# Data listing
= = = = = = =

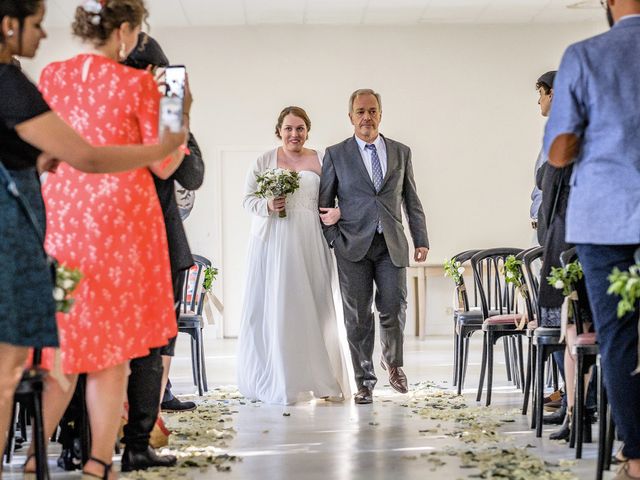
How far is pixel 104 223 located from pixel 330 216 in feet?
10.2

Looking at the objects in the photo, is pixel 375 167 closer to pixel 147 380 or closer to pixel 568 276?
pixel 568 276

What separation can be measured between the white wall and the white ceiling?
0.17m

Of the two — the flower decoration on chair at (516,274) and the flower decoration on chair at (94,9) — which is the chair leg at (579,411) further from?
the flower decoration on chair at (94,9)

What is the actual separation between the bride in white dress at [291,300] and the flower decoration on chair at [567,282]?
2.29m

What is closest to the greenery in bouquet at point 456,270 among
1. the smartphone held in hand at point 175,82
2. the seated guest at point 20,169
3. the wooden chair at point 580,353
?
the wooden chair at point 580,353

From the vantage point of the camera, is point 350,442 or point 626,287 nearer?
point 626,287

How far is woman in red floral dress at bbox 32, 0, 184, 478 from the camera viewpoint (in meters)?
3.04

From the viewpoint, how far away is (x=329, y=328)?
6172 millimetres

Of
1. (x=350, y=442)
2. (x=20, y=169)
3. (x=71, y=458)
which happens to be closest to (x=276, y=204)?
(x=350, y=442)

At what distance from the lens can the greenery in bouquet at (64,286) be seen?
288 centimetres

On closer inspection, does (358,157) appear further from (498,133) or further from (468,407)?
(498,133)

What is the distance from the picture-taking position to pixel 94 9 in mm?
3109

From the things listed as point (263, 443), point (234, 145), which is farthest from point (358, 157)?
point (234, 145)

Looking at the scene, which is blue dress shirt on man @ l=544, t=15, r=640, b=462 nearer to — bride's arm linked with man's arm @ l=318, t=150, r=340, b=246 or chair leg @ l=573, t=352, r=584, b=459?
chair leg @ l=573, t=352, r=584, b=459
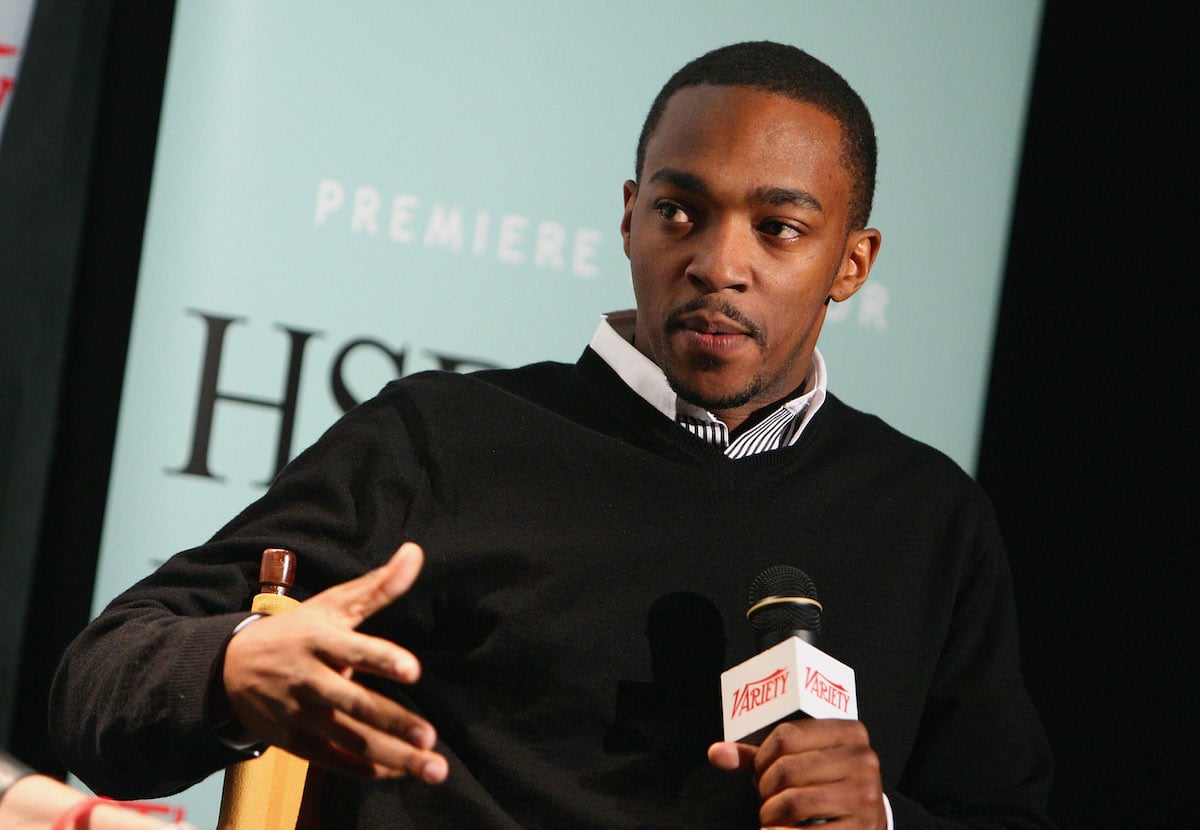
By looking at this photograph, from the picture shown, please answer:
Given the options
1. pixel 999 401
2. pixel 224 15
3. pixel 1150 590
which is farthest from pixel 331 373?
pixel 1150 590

= = = = = = =

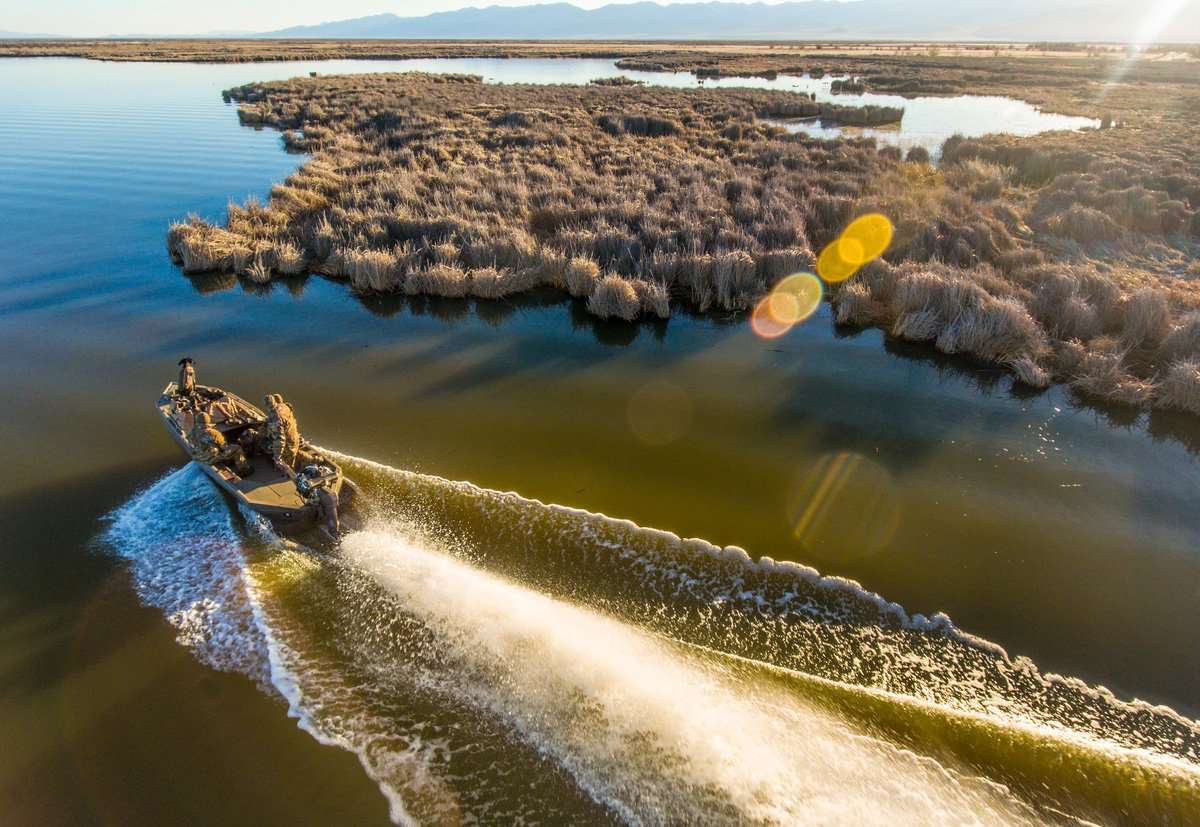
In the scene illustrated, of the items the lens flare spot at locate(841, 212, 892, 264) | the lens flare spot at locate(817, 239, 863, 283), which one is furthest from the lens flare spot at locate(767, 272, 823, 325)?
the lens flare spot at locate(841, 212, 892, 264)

= = = = = = =

Copy out everything in the data above from the line containing "What separation can" down to the line containing "6172 millimetres", both included, keeping each line unchanged.

What separation can be measured between the white wall and the white ceiling?
0.17m

Of the two — the flower decoration on chair at (516,274) and the flower decoration on chair at (94,9) — which is the chair leg at (579,411) further from?
the flower decoration on chair at (94,9)

What is the actual separation between the bride in white dress at [291,300] and the flower decoration on chair at [567,282]?
2.29m

What is closest to the greenery in bouquet at point 456,270 among
1. the smartphone held in hand at point 175,82
2. the seated guest at point 20,169
3. the wooden chair at point 580,353
?
the wooden chair at point 580,353

From the vantage point of the camera, is point 350,442 or point 626,287 nearer?
point 626,287

How far is woman in red floral dress at bbox 32, 0, 184, 478 from the camera viewpoint (in meters)?
3.04

From the viewpoint, how far away is (x=329, y=328)?
6172 millimetres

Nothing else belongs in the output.